How to make Salmon rice bowls with coconut-ginger broth

  1. Preheat the oven to 200°C (fan) / 220°C (conventional).

  2. Heat oil in a large frying pan over medium heat until melted.

  3. Add the panko breadcrumbs, pepper, paprika, cayenne, and ½ teaspoon of salt. Cook, stirring constantly, until the panko is golden brown, about 2–3 minutes.

  4. Transfer the golden panko to a paper towel-lined plate to drain. Wipe the frying pan clean and set aside for the beans and greens.

  5. Line a small rimmed baking dish or a quarter baking tray with parchment paper. Arrange the salmon fillets skin side down and season with the remaining ¾ teaspoon of salt.

  6. Using a small spoon or offset spatula, spread mayonnaise over the salmon. Sprinkle the spiced panko on top, pressing lightly to adhere.

  7. Roast in the oven until the salmon is opaque, about 8–10 minutes.

  8. In a small saucepan, heat the coconut milk, ginger, sugar, 1 teaspoon of salt, and 60 ml of water over medium heat until it comes to a boil. Remove from heat immediately and stir in the lime juice.

  9. In the reserved frying pan, heat a little more oil over medium heat until melted. Add the beans and kale, then cover the pan. Cook for about 2–3 minutes, stirring once halfway through, until the kale is wilted.

  10. Season with the remaining ½ teaspoon of salt and stir to combine.

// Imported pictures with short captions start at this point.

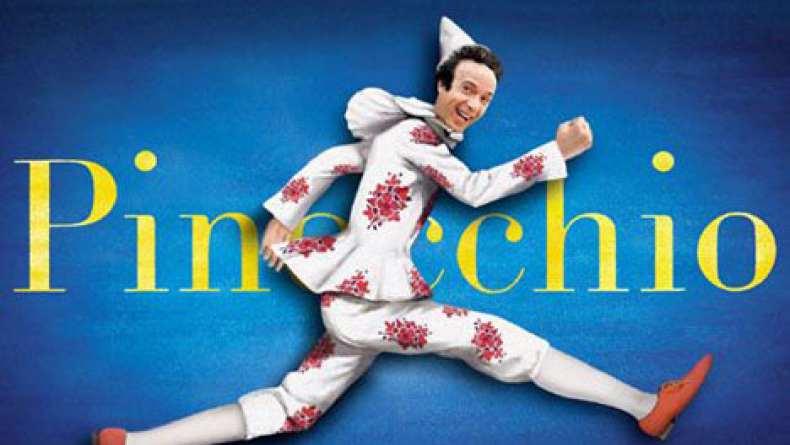 pinocchio feature trailer 2002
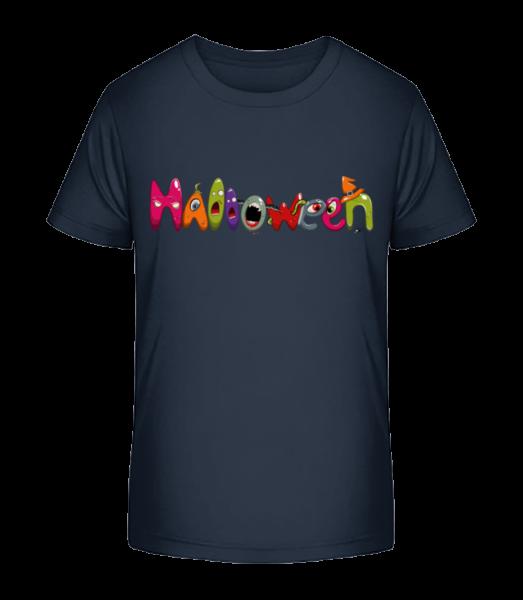 Halloween - Detské Premium Bio tričko - Namornícka modrá - Predné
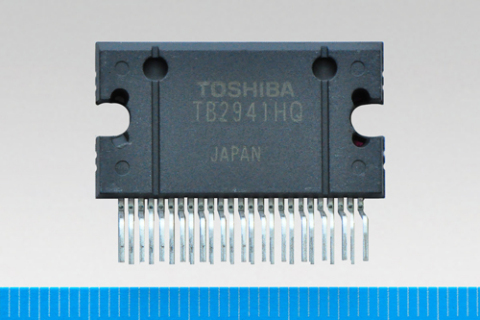 "Toshiba 4 channel power amplifier IC for car audio, ""TB2941HQ"" (Photo: Business Wire)"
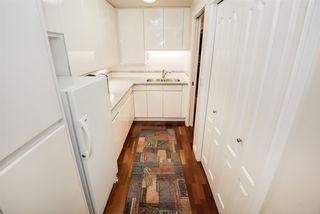 Photo 36: 904 10028 119 Street in Edmonton: Zone 12 Condo for sale : MLS®# E4184300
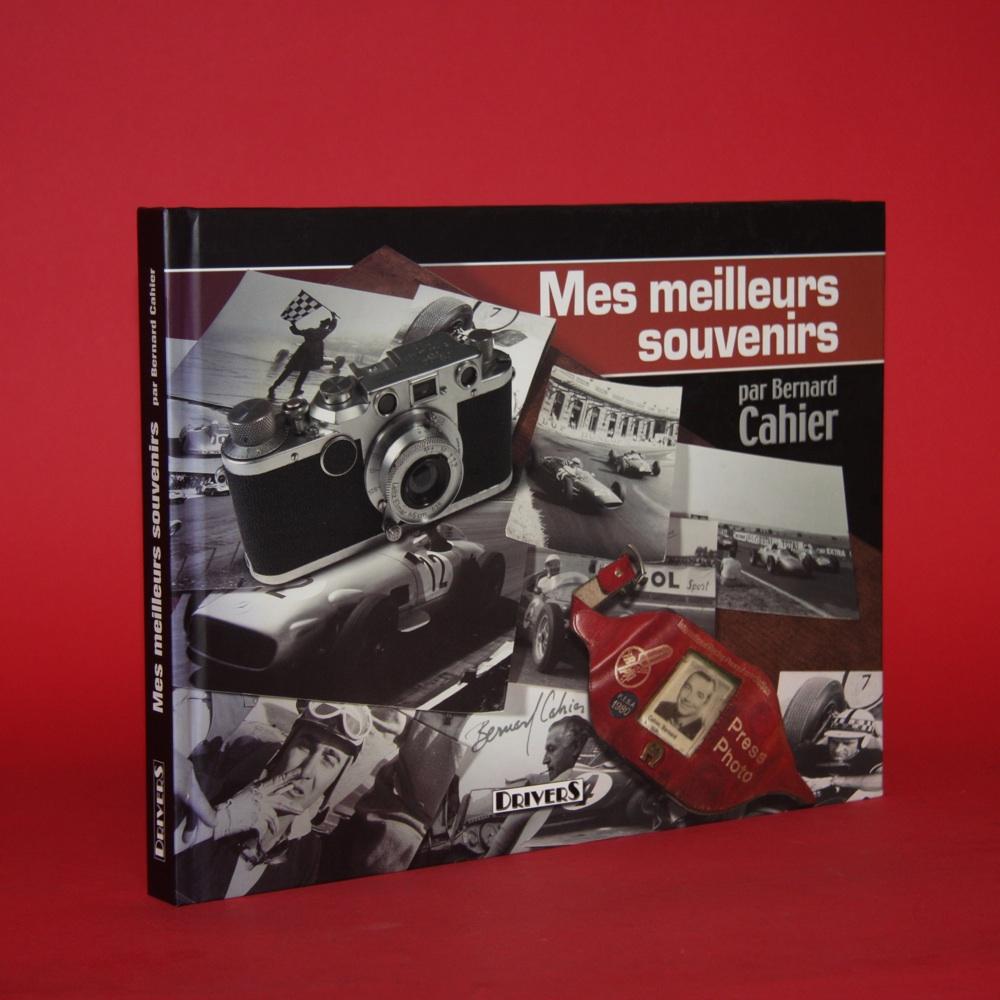 Mes Meilleurs Souvenirs par Bernard Cahier,Signed by Bernard Cahier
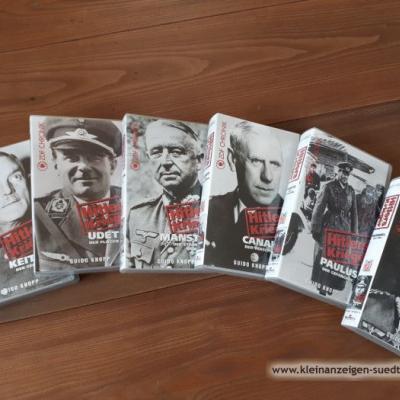 6 VHS Videocassetten Zweiter Weltkrieg - thumb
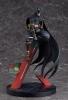 GSC - Batman Ninja PVC Statue 1/8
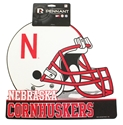 Nebraska Helmet Felt Pennant Nebraska Cornhuskers, Nebraska  Game Room & Big Red Room, Huskers  Game Room & Big Red Room, Nebraska  Bedroom & Bathroom, Huskers  Bedroom & Bathroom, Nebraska  Prints & Posters, Huskers  Prints & Posters, Nebraska Helmet Felt Pennant Rico, Huskers Helmet Felt Pennant Rico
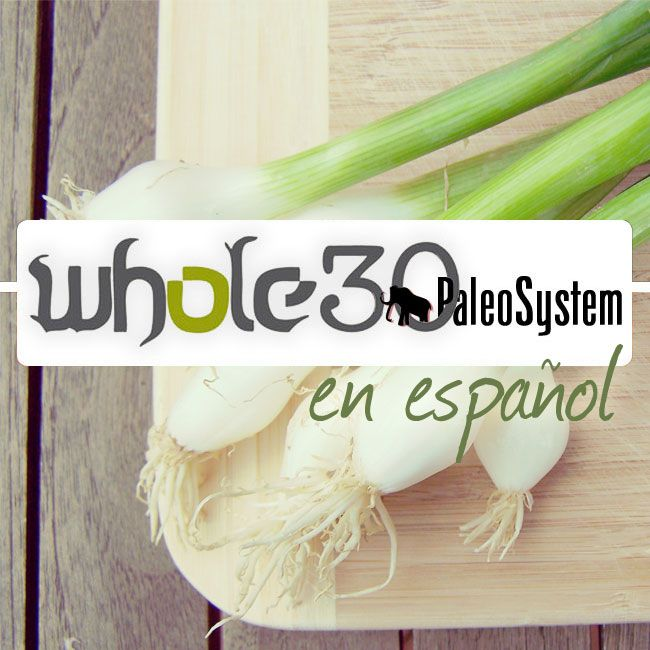 Programa Whole30, en español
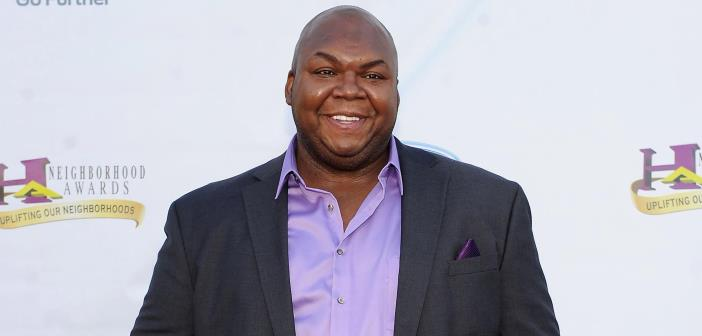 Body Of Proof' Acvtor Windell Middlebrooks Dies At A Saddening 36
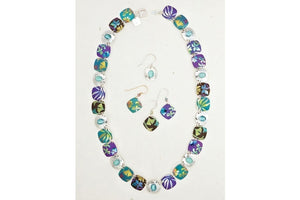 Holly Yashi: Monet's Garden Necklace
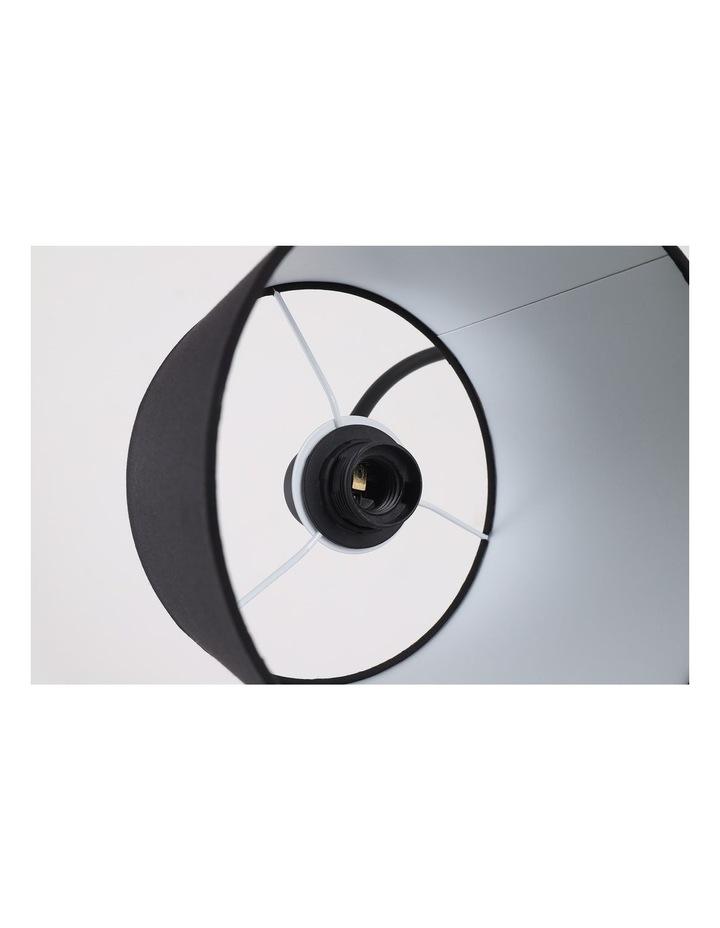 Hudson Table Lamp image 5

  11. Divide the rice among serving bowls and top with the beans and kale mixture. Using a fish spatula, lift each salmon fillet off its skin—the skin will stick to the parchment—and place it in each bowl.

  12. Pour the coconut broth over the salmon and serve with lime wedges on the side.

Disclaimer
While every effort has been made to ensure the information is accurate and up to date, individual needs may vary and dietary requirements can differ based on personal health conditions. Always check food labels and allergen information before preparing or consuming any recipe. If you have specific health concerns, allergies, intolerances, or are following a medically prescribed diet, seek advice from your GP, pharmacist, or a registered dietitian before making significant changes to your diet or lifestyle.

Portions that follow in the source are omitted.